"""
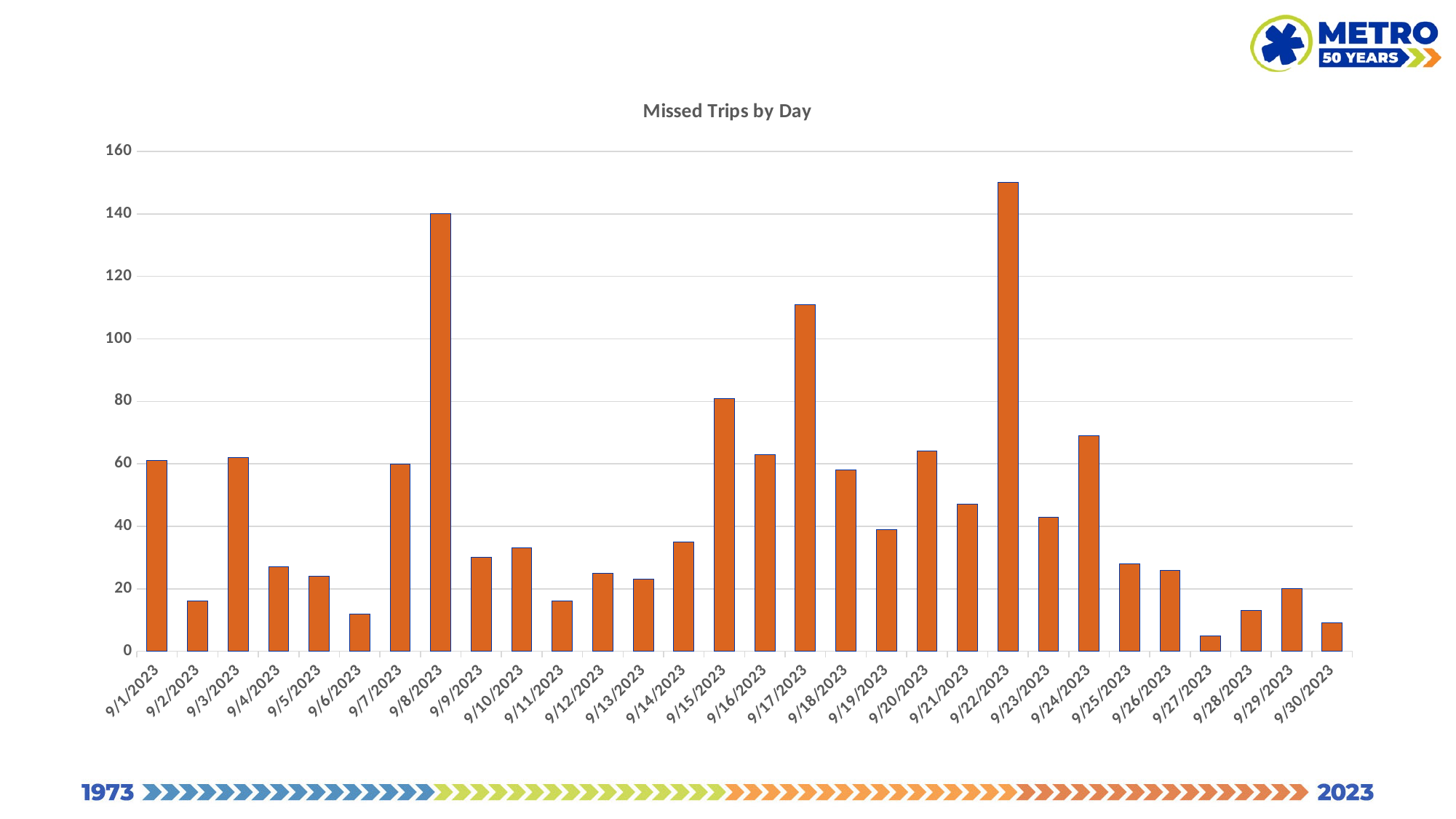
Is the value for 9/6/2023 greater or less than 20? less Which day has the lowest number of missed trips? 9/27/2023 Is the value for 9/17/2023 greater or less than 100? greater Which day has more missed trips, 9/1/2023 or 9/2/2023? 9/1/2023 How many days (bars) are plotted in the chart? 30 What is the title of the chart? Missed Trips by Day What kind of chart is shown on the slide? bar chart Which day has more missed trips, 9/8/2023 or 9/17/2023? 9/8/2023 Which day has the highest number of missed trips? 9/22/2023 Do the values rise or fall from 9/24/2023 to 9/27/2023? fall Is the value for 9/15/2023 greater or less than 60? greater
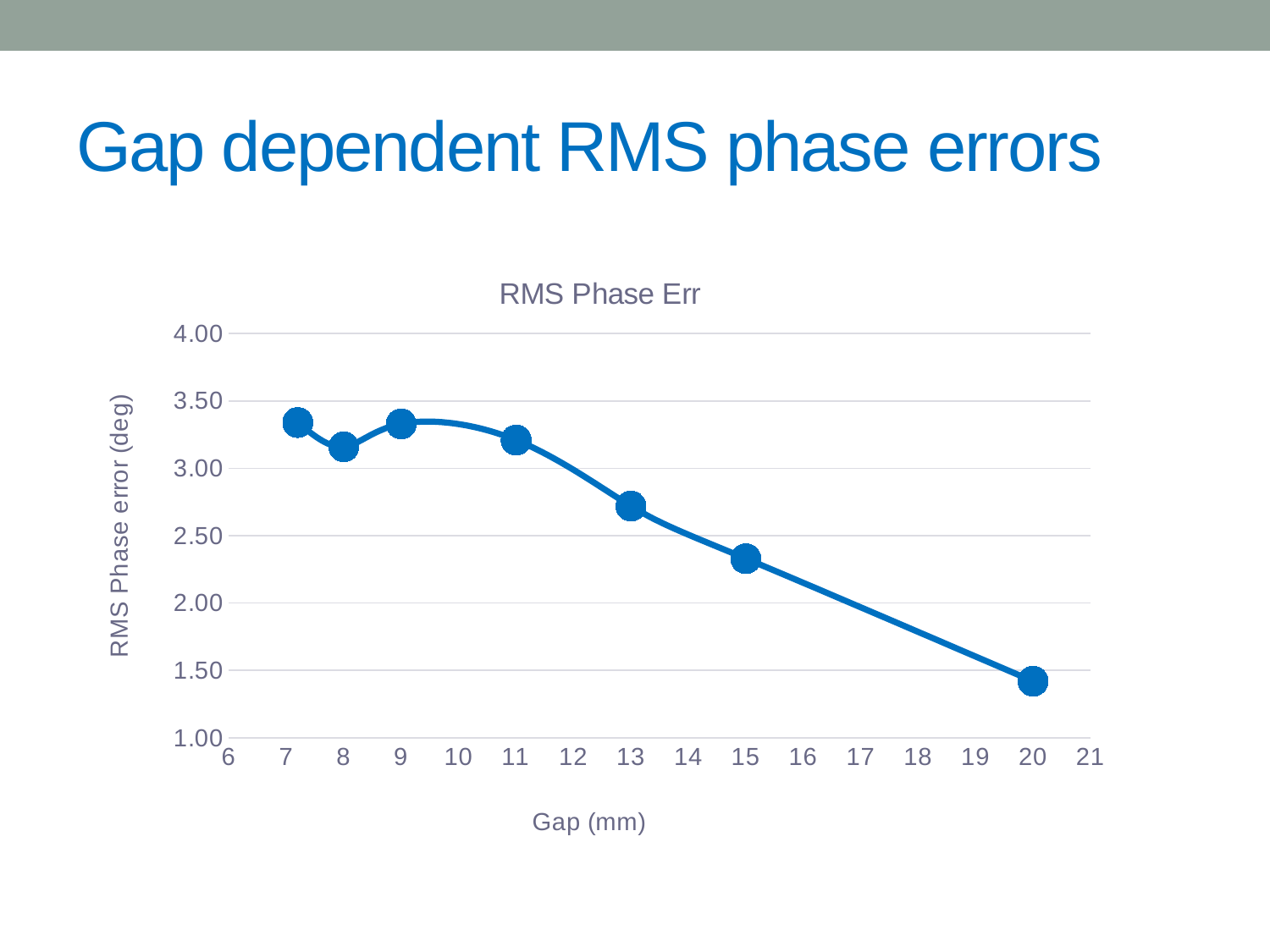
Is the RMS phase error at a gap of 13 mm greater or less than 2.50? greater Which has a larger RMS phase error: a gap of 13 mm or a gap of 20 mm? 13 mm Is the RMS phase error at a gap of 15 mm greater or less than 2.50? less Is the RMS phase error at a gap of 20 mm greater or less than 2.00? less What is the label of the x axis? Gap (mm) What is the title of the chart? RMS Phase Err At which gap value is the RMS phase error lowest? 20 What kind of chart is shown on the slide? line chart How many data points are plotted on the chart? 7 Overall, does the RMS phase error rise or fall as the gap increases from 11 mm to 20 mm? fall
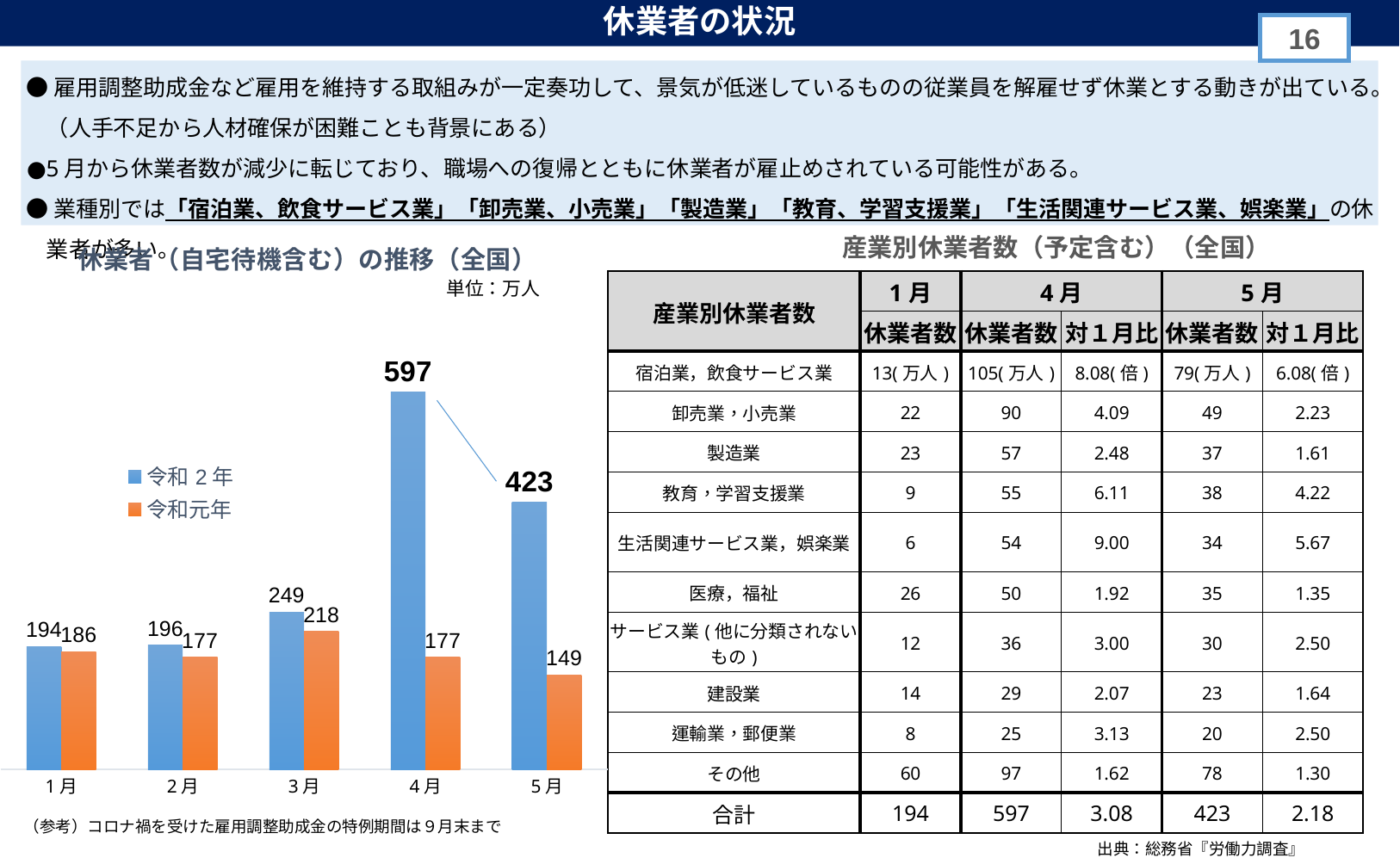
In the bar chart, which month has the lowest value for 令和元年? 5月 What type of chart is shown on the left of the slide? bar chart What unit is stated for the values in the bar chart? 万人 In the bar chart, what is the difference between the 令和２年 values for 4月 and 5月? 174 In the bar chart, which is larger in 1月: the 令和２年 value or the 令和元年 value? 令和２年 How many series does the legend of the bar chart list? 2 In the bar chart, what is the value for 令和元年 in 5月? 149 In the bar chart, which month has the highest value for 令和２年? 4月 In the bar chart, what is the value for 令和２年 in 4月? 597 How many months are shown on the x axis of the bar chart? 5 In the bar chart, what is the value for 令和２年 in 3月? 249 In the bar chart, what is the difference between the 令和２年 and 令和元年 values in 4月? 420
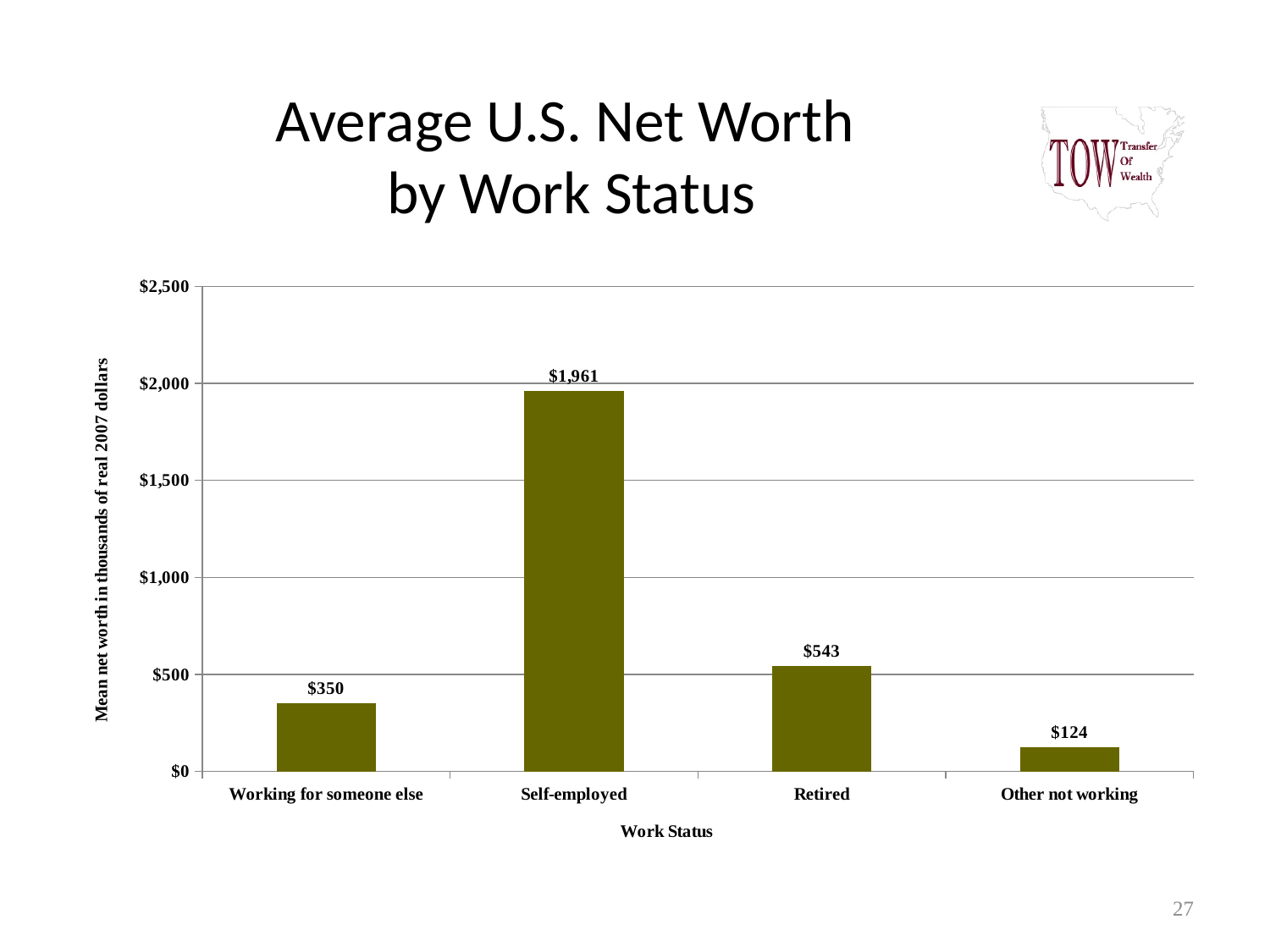
Is the value for Self-employed greater or less than $1,500? greater What kind of chart is shown on the slide? Bar chart Which has a larger mean net worth, Retired or Working for someone else? Retired What is the mean net worth for Retired? $543 How many work status categories are shown in the chart? 4 What is the difference between the mean net worth for Self-employed and Retired? $1,418 Which work status has the highest mean net worth? Self-employed Which work status has the lowest mean net worth? Other not working What is the mean net worth for Other not working? $124 What is the mean net worth for Self-employed? $1,961 What is the difference between the mean net worth for Retired and Working for someone else? $193 What is the mean net worth for Working for someone else? $350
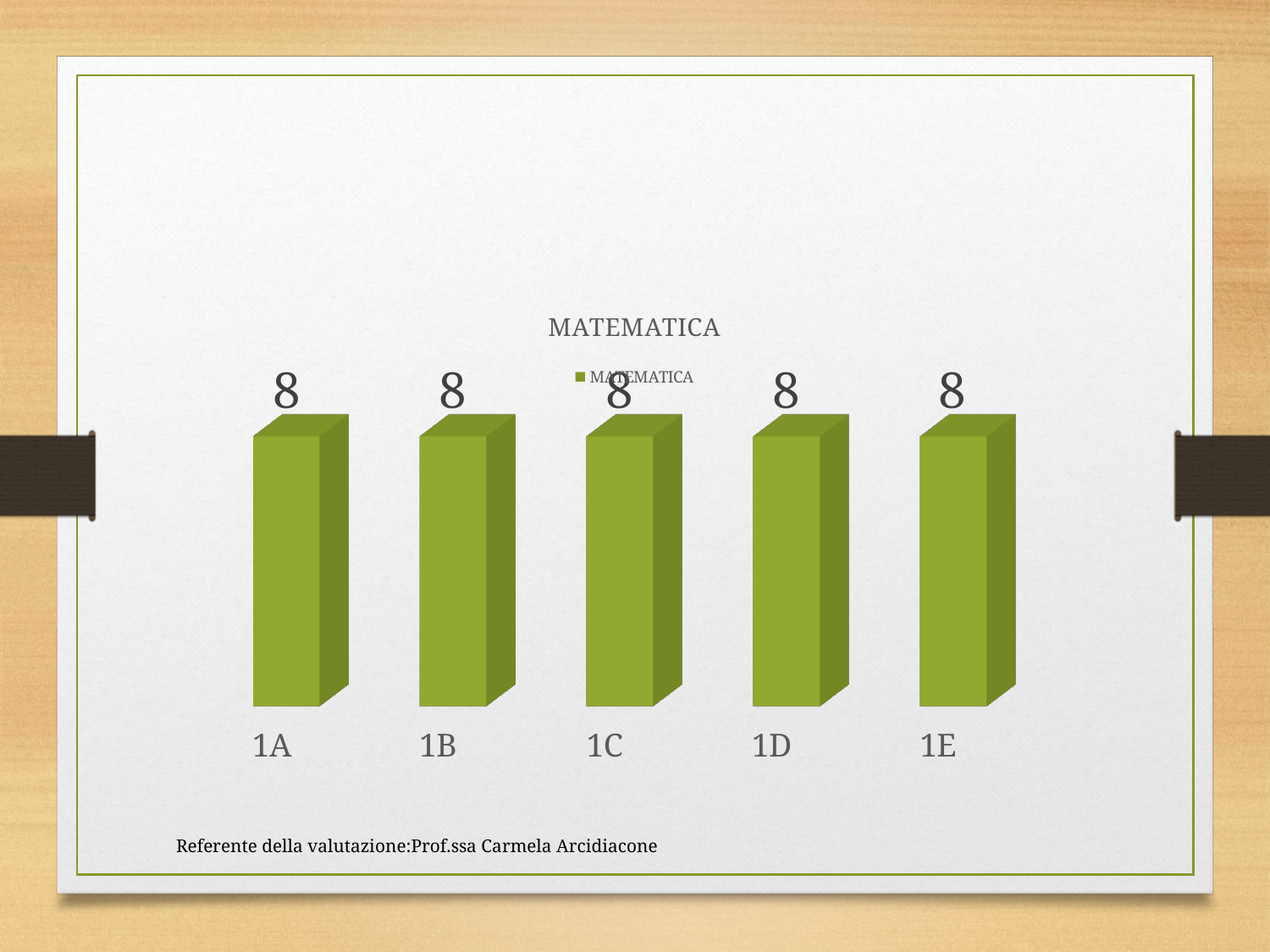
What is the value for 1A in the MATEMATICA chart? 8 What is the value for 1E in the MATEMATICA chart? 8 What is the total of the values for all five categories? 40 How many series does the legend list? 1 What is the title of the chart? MATEMATICA How many categories are shown on the x axis of the chart? 5 What is the name of the series listed in the legend? MATEMATICA Do the values rise, fall or stay the same from 1A to 1E? stay the same What is the difference between the values for 1B and 1D? 0 What kind of chart is shown on the slide? bar chart What is the value for 1C in the MATEMATICA chart? 8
"""
Reproduce each row above word for word, leaving out the pictures.

▶ **Solution to the problem**
Is the value for 9/6/2023 greater or less than 20? less Which day has the lowest number of missed trips? 9/27/2023 Is the value for 9/17/2023 greater or less than 100? greater Which day has more missed trips, 9/1/2023 or 9/2/2023? 9/1/2023 How many days (bars) are plotted in the chart? 30 What is the title of the chart? Missed Trips by Day What kind of chart is shown on the slide? bar chart Which day has more missed trips, 9/8/2023 or 9/17/2023? 9/8/2023 Which day has the highest number of missed trips? 9/22/2023 Do the values rise or fall from 9/24/2023 to 9/27/2023? fall Is the value for 9/15/2023 greater or less than 60? greater
Is the RMS phase error at a gap of 13 mm greater or less than 2.50? greater Which has a larger RMS phase error: a gap of 13 mm or a gap of 20 mm? 13 mm Is the RMS phase error at a gap of 15 mm greater or less than 2.50? less Is the RMS phase error at a gap of 20 mm greater or less than 2.00? less What is the label of the x axis? Gap (mm) What is the title of the chart? RMS Phase Err At which gap value is the RMS phase error lowest? 20 What kind of chart is shown on the slide? line chart How many data points are plotted on the chart? 7 Overall, does the RMS phase error rise or fall as the gap increases from 11 mm to 20 mm? fall
In the bar chart, which month has the lowest value for 令和元年? 5月 What type of chart is shown on the left of the slide? bar chart What unit is stated for the values in the bar chart? 万人 In the bar chart, what is the difference between the 令和２年 values for 4月 and 5月? 174 In the bar chart, which is larger in 1月: the 令和２年 value or the 令和元年 value? 令和２年 How many series does the legend of the bar chart list? 2 In the bar chart, what is the value for 令和元年 in 5月? 149 In the bar chart, which month has the highest value for 令和２年? 4月 In the bar chart, what is the value for 令和２年 in 4月? 597 How many months are shown on the x axis of the bar chart? 5 In the bar chart, what is the value for 令和２年 in 3月? 249 In the bar chart, what is the difference between the 令和２年 and 令和元年 values in 4月? 420
Is the value for Self-employed greater or less than $1,500? greater What kind of chart is shown on the slide? Bar chart Which has a larger mean net worth, Retired or Working for someone else? Retired What is the mean net worth for Retired? $543 How many work status categories are shown in the chart? 4 What is the difference between the mean net worth for Self-employed and Retired? $1,418 Which work status has the highest mean net worth? Self-employed Which work status has the lowest mean net worth? Other not working What is the mean net worth for Other not working? $124 What is the mean net worth for Self-employed? $1,961 What is the difference between the mean net worth for Retired and Working for someone else? $193 What is the mean net worth for Working for someone else? $350
What is the value for 1A in the MATEMATICA chart? 8 What is the value for 1E in the MATEMATICA chart? 8 What is the total of the values for all five categories? 40 How many series does the legend list? 1 What is the title of the chart? MATEMATICA How many categories are shown on the x axis of the chart? 5 What is the name of the series listed in the legend? MATEMATICA Do the values rise, fall or stay the same from 1A to 1E? stay the same What is the difference between the values for 1B and 1D? 0 What kind of chart is shown on the slide? bar chart What is the value for 1C in the MATEMATICA chart? 8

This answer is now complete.